DO THIS: Rewrite the entries starting at the line that contains "Relatively speaking, is" and ending at the line that contains "point (198, 237) →", putting "distance" in place of "separation" and leaving everything else in those lines unchanged.

RECORDS SHOWN:
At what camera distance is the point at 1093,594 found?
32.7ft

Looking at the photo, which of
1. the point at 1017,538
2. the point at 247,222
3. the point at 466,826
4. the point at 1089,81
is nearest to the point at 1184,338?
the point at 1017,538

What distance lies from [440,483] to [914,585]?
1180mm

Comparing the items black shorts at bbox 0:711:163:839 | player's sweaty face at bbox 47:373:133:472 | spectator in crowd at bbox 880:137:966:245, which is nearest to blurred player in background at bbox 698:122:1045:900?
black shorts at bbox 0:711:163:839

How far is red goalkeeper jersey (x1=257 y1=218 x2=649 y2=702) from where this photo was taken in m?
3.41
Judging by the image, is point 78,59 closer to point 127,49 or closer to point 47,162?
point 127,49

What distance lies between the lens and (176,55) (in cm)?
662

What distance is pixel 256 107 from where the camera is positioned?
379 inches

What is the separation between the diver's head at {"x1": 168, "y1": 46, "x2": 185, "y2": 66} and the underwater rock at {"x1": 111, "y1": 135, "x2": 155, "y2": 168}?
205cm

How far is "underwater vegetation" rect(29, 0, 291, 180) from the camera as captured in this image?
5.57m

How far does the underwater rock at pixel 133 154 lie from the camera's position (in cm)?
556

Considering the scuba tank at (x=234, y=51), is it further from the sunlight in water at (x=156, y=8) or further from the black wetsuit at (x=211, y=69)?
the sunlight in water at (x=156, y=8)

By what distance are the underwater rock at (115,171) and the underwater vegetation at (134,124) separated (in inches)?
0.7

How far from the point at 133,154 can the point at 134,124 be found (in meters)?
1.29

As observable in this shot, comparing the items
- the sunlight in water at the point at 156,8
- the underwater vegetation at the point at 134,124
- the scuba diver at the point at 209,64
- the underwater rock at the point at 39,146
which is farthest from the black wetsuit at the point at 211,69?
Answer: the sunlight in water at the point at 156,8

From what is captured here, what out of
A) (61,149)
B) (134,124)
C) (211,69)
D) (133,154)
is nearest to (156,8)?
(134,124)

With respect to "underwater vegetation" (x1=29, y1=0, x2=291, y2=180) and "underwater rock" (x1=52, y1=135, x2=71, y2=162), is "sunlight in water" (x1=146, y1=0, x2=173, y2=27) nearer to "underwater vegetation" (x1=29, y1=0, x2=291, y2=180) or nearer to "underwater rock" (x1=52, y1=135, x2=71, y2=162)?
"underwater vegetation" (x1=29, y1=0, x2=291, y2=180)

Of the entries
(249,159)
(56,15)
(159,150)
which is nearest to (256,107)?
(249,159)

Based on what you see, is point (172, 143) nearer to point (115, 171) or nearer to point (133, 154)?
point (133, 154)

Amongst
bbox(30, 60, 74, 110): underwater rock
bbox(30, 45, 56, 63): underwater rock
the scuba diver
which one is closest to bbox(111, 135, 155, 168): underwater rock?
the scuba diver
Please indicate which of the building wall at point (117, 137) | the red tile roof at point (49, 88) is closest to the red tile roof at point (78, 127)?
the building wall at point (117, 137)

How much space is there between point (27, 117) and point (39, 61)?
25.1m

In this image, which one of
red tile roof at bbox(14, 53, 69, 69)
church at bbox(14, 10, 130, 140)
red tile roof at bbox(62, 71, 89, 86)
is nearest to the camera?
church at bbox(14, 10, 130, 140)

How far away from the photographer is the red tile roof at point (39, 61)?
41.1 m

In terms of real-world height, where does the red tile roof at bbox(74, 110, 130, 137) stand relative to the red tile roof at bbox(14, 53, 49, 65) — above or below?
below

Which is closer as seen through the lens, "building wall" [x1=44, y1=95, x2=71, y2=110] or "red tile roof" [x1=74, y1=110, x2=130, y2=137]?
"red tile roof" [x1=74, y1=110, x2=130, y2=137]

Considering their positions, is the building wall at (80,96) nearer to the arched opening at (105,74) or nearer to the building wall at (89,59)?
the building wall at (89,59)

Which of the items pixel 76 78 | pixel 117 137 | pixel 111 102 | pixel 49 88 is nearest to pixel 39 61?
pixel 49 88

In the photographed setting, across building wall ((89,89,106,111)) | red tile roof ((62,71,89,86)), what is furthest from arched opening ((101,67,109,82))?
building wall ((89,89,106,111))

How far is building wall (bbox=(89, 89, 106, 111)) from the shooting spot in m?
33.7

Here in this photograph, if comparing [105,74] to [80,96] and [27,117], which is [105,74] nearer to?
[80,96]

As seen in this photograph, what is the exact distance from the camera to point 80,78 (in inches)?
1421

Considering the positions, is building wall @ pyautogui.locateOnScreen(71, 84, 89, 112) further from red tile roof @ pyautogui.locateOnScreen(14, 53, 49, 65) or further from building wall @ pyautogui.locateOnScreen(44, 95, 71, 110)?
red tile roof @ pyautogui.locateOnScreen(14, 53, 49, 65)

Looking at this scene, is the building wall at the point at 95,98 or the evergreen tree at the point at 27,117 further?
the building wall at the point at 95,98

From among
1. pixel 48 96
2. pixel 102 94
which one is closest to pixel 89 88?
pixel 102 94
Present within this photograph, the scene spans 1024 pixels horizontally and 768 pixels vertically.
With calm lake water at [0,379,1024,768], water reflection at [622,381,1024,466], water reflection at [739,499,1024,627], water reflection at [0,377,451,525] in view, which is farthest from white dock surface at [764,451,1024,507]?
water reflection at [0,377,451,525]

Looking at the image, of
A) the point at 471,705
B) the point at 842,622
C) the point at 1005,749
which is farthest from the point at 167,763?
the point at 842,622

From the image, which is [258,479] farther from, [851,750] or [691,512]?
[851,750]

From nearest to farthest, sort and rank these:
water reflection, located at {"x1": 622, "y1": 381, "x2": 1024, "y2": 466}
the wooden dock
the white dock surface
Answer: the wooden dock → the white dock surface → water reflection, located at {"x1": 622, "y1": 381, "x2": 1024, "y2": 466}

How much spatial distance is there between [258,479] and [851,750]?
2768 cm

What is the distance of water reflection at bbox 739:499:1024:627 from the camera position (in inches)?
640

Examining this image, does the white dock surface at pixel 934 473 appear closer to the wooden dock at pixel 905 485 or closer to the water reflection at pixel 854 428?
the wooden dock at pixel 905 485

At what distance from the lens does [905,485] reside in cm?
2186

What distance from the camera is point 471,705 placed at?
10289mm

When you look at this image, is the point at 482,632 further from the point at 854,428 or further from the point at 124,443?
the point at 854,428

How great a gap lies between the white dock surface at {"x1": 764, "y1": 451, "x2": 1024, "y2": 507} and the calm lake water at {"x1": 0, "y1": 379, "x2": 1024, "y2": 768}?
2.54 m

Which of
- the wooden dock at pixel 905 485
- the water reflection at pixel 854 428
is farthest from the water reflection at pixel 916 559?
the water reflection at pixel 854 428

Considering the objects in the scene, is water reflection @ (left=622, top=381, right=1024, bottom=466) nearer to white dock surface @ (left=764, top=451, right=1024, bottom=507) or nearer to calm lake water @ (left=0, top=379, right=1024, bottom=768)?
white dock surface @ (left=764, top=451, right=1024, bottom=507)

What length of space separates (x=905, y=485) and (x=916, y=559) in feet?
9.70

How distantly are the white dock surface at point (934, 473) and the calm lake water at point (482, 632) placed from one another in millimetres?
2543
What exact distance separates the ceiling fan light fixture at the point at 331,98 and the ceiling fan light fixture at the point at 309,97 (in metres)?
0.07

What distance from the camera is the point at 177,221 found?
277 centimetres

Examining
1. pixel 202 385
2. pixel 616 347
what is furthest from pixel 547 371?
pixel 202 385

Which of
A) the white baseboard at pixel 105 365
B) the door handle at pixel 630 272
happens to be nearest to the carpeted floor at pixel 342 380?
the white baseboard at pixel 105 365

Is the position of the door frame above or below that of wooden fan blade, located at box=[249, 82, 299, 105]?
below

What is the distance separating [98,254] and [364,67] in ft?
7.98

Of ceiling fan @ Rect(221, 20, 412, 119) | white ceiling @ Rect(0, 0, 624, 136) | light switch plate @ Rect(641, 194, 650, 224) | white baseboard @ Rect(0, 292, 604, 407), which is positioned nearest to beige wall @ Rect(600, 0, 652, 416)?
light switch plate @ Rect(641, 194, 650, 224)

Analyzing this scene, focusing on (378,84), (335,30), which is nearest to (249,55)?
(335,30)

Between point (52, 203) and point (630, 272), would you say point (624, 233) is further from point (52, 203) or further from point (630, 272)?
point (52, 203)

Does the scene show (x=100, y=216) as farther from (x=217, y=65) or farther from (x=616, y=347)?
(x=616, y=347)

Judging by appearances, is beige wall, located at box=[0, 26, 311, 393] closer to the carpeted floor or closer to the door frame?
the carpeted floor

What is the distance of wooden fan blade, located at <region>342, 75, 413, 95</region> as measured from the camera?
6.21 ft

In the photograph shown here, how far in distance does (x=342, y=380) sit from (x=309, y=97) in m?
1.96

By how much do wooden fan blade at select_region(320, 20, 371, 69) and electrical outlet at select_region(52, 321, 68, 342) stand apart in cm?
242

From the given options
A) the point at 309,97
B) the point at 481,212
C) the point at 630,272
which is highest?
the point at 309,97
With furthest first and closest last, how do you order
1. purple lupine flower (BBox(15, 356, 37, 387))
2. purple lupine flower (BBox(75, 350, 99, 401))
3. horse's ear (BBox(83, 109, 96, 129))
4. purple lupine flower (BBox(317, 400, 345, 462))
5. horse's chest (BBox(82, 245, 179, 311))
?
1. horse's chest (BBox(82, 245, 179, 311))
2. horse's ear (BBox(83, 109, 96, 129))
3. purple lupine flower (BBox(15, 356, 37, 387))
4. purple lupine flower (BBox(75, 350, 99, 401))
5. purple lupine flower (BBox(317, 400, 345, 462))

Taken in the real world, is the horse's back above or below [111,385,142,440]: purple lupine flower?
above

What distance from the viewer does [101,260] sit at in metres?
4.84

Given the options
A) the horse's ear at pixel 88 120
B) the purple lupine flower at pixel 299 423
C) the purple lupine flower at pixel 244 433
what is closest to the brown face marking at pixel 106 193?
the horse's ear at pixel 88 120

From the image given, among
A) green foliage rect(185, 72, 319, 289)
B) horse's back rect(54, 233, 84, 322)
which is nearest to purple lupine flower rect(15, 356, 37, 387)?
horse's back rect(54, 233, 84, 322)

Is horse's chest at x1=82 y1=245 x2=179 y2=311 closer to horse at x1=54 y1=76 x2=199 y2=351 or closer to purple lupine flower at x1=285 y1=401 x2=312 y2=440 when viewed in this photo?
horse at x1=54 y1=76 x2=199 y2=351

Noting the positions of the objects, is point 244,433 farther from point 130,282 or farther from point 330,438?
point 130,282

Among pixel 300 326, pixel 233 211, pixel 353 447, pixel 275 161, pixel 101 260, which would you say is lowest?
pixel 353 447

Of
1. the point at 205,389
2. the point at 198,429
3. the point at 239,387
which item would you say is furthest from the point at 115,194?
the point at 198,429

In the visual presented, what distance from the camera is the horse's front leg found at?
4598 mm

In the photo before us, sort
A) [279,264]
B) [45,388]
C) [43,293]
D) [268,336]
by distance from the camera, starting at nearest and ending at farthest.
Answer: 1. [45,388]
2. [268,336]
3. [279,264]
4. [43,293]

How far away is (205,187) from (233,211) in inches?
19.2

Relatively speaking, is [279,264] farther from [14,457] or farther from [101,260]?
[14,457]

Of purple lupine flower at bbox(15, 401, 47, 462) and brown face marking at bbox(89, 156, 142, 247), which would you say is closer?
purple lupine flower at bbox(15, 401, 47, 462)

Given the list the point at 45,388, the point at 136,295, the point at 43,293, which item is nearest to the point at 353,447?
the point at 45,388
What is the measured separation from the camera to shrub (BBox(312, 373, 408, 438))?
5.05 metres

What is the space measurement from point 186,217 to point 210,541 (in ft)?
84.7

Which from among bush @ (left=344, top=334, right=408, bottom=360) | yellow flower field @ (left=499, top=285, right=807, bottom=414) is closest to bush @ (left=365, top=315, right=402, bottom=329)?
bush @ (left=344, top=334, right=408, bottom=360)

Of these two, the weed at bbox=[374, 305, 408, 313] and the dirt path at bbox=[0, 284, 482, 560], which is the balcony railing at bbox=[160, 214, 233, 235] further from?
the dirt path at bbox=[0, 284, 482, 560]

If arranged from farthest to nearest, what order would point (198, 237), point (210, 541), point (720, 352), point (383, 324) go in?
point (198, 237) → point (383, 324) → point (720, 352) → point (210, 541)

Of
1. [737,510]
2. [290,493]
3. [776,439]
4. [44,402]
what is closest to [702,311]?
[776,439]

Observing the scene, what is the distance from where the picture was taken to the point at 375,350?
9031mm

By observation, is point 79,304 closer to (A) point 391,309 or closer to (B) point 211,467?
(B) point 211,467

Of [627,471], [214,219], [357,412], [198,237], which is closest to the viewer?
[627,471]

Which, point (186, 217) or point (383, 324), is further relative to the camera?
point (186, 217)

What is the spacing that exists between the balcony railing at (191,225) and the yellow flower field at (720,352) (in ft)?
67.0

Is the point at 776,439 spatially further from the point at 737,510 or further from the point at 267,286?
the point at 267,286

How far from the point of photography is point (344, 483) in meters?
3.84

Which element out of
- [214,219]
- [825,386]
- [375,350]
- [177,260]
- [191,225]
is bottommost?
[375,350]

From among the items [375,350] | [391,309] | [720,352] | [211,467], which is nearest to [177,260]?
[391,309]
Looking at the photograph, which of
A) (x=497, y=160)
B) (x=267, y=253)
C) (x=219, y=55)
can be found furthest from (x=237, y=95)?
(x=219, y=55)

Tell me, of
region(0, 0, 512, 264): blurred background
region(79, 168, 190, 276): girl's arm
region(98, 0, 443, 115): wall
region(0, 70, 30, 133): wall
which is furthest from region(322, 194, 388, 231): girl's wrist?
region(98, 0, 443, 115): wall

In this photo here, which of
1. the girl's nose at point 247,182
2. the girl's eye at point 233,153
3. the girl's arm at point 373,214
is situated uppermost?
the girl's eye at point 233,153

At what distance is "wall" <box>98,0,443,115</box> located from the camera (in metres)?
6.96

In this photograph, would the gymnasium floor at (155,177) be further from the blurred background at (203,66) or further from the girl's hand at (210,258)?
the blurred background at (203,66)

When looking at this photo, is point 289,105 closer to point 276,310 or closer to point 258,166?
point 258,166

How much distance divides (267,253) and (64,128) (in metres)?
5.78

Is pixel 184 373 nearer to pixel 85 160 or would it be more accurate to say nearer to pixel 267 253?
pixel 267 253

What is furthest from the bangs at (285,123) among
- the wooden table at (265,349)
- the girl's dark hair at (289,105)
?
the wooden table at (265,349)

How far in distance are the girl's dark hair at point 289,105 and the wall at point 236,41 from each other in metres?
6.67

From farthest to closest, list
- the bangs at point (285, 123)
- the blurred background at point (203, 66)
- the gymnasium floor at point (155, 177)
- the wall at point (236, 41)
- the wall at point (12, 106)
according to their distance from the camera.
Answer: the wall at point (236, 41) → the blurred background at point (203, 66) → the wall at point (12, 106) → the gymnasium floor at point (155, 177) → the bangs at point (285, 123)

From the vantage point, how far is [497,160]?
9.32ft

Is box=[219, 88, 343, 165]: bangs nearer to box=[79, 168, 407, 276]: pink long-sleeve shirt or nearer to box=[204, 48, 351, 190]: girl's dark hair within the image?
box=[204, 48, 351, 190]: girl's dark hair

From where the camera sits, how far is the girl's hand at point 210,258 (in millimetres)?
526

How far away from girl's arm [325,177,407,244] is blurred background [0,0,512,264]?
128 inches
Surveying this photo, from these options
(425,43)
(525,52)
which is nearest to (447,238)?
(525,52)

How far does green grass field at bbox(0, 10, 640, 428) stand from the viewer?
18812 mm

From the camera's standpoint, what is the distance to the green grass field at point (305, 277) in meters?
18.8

RESULT FOR THIS EXERCISE:
Relatively speaking, is [279,264] farther from [14,457] or farther from [101,260]?
[14,457]

Of purple lupine flower at bbox(15, 401, 47, 462) and brown face marking at bbox(89, 156, 142, 247), which would you say is closer?
purple lupine flower at bbox(15, 401, 47, 462)

Given the list the point at 45,388, the point at 136,295, the point at 43,293, which item is nearest to the point at 353,447?
the point at 45,388
What is the measured distance from the camera to shrub (BBox(312, 373, 408, 438))?
5.05 metres

What is the space measurement from point 186,217 to point 210,541 (in ft)?
84.7

Which from among bush @ (left=344, top=334, right=408, bottom=360) | yellow flower field @ (left=499, top=285, right=807, bottom=414) is closest to bush @ (left=365, top=315, right=402, bottom=329)?
bush @ (left=344, top=334, right=408, bottom=360)

Of these two, the weed at bbox=[374, 305, 408, 313] and the dirt path at bbox=[0, 284, 482, 560], which is the balcony railing at bbox=[160, 214, 233, 235] further from?
the dirt path at bbox=[0, 284, 482, 560]

If arranged from farthest to nearest, what order would point (198, 237), point (210, 541), point (720, 352), point (383, 324) go in?
point (198, 237) → point (383, 324) → point (720, 352) → point (210, 541)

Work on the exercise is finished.